## Set of tasks
(a) In the passage about an irrational-number archiver, what happens to a string that matches none of the irrational numbers defined by the compression standard?
(b) Please quote the passage about an irrational-number archiver word for word, between "The effectiveness of" and "the decimal point.", inclusive.

## Extracted text
◇ ◇ ◇

An irrational number is a number with an infinite number of decimal places without a repeating pattern. Examples are "pi", "e", the square root of 2, square root of 3, etc. Since there is no repeating pattern in the decimals, any combination of numbers is possible somewhere along the line. Meaning, any finite string of numbers is likely to be found somewhere in an irrational number.

The idea behind the irrational archiver is this: use predefined algorithms to calculate irrational numbers. Divide the string you have to compress into shorter strings (not strictly neccessairy), and compare the strings to the calculated value of the irrational number. When a match is found, the string is compressed as "the number Pi, 300 decimals, starting at the 28394059th." If the string can't be matched, the compressor tries another number. If no match is found in any of the irrational numbers defined by the compression standard, it is left uncompressed. Of course, if "most" of the string fits, the fitting part is marked, and the "deviant" numbers are matched separately.

The decompression software would calculate the irrational numbers to the farthest decimal place needed (i.e. until that iteration where the farthest decimal place needed is calculated correctly), and combine the strings into a single file.

A predefined calculation algorithm with standard variable types would ensure that the decompression software gets the same values for Pi as the compression algorithms.

The effectiveness of the compression would wary greatly, depending on the file. The ideal files would be, say, 35623730950488016887242097... (n decimal places of the square root of 2, starting at the 6th decimal place); 1415926535897932384626433832795... (the first n decimal places of Pi);

7182818284590452353602874713527... (the first n decimals of "e") and would be compressed down to a few bytes. But more demanding files might lead to the number of the decimal places being bigger than the strings themselves. The compressor should check every irrational number defined in the standard for a match closer to the decimal point.

This method would require a very powerful computer, both for compression and decompression, and both would take virtually forever, but theoretically, this could work.

◇ ◇ ◇

## Information given
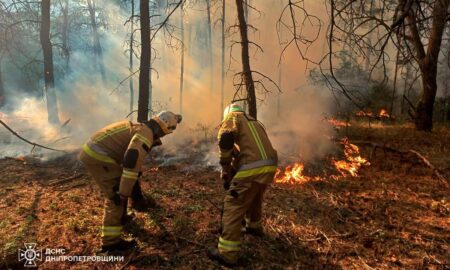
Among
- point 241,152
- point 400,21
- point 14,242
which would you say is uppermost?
point 400,21

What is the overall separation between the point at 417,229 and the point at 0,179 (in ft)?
30.0

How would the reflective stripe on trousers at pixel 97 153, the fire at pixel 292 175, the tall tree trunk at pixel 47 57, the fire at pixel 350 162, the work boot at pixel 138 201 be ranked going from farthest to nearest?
1. the tall tree trunk at pixel 47 57
2. the fire at pixel 350 162
3. the fire at pixel 292 175
4. the work boot at pixel 138 201
5. the reflective stripe on trousers at pixel 97 153

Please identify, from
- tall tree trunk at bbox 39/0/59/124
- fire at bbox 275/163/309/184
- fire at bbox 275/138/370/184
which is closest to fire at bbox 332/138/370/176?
fire at bbox 275/138/370/184

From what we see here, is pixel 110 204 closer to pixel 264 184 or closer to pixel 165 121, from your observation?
pixel 165 121

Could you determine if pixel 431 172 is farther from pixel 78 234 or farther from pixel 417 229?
pixel 78 234

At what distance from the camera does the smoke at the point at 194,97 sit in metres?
11.6

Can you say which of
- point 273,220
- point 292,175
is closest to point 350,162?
point 292,175

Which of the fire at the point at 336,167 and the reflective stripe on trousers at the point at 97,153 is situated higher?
the reflective stripe on trousers at the point at 97,153

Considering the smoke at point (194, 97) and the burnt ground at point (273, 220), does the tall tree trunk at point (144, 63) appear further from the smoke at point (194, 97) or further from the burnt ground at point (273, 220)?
the burnt ground at point (273, 220)

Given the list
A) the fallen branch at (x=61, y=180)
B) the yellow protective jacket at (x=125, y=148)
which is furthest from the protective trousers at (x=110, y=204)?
the fallen branch at (x=61, y=180)

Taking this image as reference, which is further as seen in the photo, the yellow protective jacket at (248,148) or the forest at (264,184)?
the yellow protective jacket at (248,148)

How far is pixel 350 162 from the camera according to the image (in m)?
9.26

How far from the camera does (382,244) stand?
5.00 m

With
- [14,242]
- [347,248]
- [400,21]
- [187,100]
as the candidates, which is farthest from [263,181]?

◇ ◇ ◇

## Completed exercise
(a) It is left uncompressed.

(b)
The effectiveness of the compression would wary greatly, depending on the file. The ideal files would be, say, 35623730950488016887242097... (n decimal places of the square root of 2, starting at the 6th decimal place); 1415926535897932384626433832795... (the first n decimal places of Pi);

7182818284590452353602874713527... (the first n decimals of "e") and would be compressed down to a few bytes. But more demanding files might lead to the number of the decimal places being bigger than the strings themselves. The compressor should check every irrational number defined in the standard for a match closer to the decimal point.